EXERCISE AIM: Repeat every record exactly.

DATA EXCERPTS:
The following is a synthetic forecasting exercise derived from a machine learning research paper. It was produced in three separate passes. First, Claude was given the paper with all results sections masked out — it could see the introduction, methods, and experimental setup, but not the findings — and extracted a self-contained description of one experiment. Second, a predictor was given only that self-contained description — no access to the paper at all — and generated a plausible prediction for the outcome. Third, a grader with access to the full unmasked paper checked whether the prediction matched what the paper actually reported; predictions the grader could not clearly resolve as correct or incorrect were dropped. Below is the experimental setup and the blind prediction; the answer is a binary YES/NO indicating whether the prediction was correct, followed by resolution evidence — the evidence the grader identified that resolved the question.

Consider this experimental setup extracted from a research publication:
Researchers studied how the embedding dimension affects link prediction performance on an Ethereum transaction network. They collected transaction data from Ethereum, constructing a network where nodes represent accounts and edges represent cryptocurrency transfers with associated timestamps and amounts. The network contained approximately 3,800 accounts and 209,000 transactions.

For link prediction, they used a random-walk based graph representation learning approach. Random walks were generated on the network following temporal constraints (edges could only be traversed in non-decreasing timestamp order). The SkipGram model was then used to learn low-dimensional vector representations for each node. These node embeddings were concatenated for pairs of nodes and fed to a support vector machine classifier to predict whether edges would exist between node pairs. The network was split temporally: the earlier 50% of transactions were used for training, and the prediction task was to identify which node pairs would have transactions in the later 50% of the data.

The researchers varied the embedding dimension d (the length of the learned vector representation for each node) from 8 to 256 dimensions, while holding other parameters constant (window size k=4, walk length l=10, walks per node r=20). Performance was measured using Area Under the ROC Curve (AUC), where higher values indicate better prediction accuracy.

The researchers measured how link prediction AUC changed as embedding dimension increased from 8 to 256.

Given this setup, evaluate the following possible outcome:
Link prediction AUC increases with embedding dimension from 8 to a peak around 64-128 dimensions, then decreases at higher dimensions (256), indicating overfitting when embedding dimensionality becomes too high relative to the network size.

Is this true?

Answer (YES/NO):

COMPLETED TASK:
The following is a synthetic forecasting exercise derived from a machine learning research paper. It was produced in three separate passes. First, Claude was given the paper with all results sections masked out — it could see the introduction, methods, and experimental setup, but not the findings — and extracted a self-contained description of one experiment. Second, a predictor was given only that self-contained description — no access to the paper at all — and generated a plausible prediction for the outcome. Third, a grader with access to the full unmasked paper checked whether the prediction matched what the paper actually reported; predictions the grader could not clearly resolve as correct or incorrect were dropped. Below is the experimental setup and the blind prediction; the answer is a binary YES/NO indicating whether the prediction was correct, followed by resolution evidence — the evidence the grader identified that resolved the question.

Consider this experimental setup extracted from a research publication:
Researchers studied how the embedding dimension affects link prediction performance on an Ethereum transaction network. They collected transaction data from Ethereum, constructing a network where nodes represent accounts and edges represent cryptocurrency transfers with associated timestamps and amounts. The network contained approximately 3,800 accounts and 209,000 transactions.

For link prediction, they used a random-walk based graph representation learning approach. Random walks were generated on the network following temporal constraints (edges could only be traversed in non-decreasing timestamp order). The SkipGram model was then used to learn low-dimensional vector representations for each node. These node embeddings were concatenated for pairs of nodes and fed to a support vector machine classifier to predict whether edges would exist between node pairs. The network was split temporally: the earlier 50% of transactions were used for training, and the prediction task was to identify which node pairs would have transactions in the later 50% of the data.

The researchers varied the embedding dimension d (the length of the learned vector representation for each node) from 8 to 256 dimensions, while holding other parameters constant (window size k=4, walk length l=10, walks per node r=20). Performance was measured using Area Under the ROC Curve (AUC), where higher values indicate better prediction accuracy.

The researchers measured how link prediction AUC changed as embedding dimension increased from 8 to 256.

Given this setup, evaluate the following possible outcome:
Link prediction AUC increases with embedding dimension from 8 to a peak around 64-128 dimensions, then decreases at higher dimensions (256), indicating overfitting when embedding dimensionality becomes too high relative to the network size.

Is this true?

Answer (YES/NO):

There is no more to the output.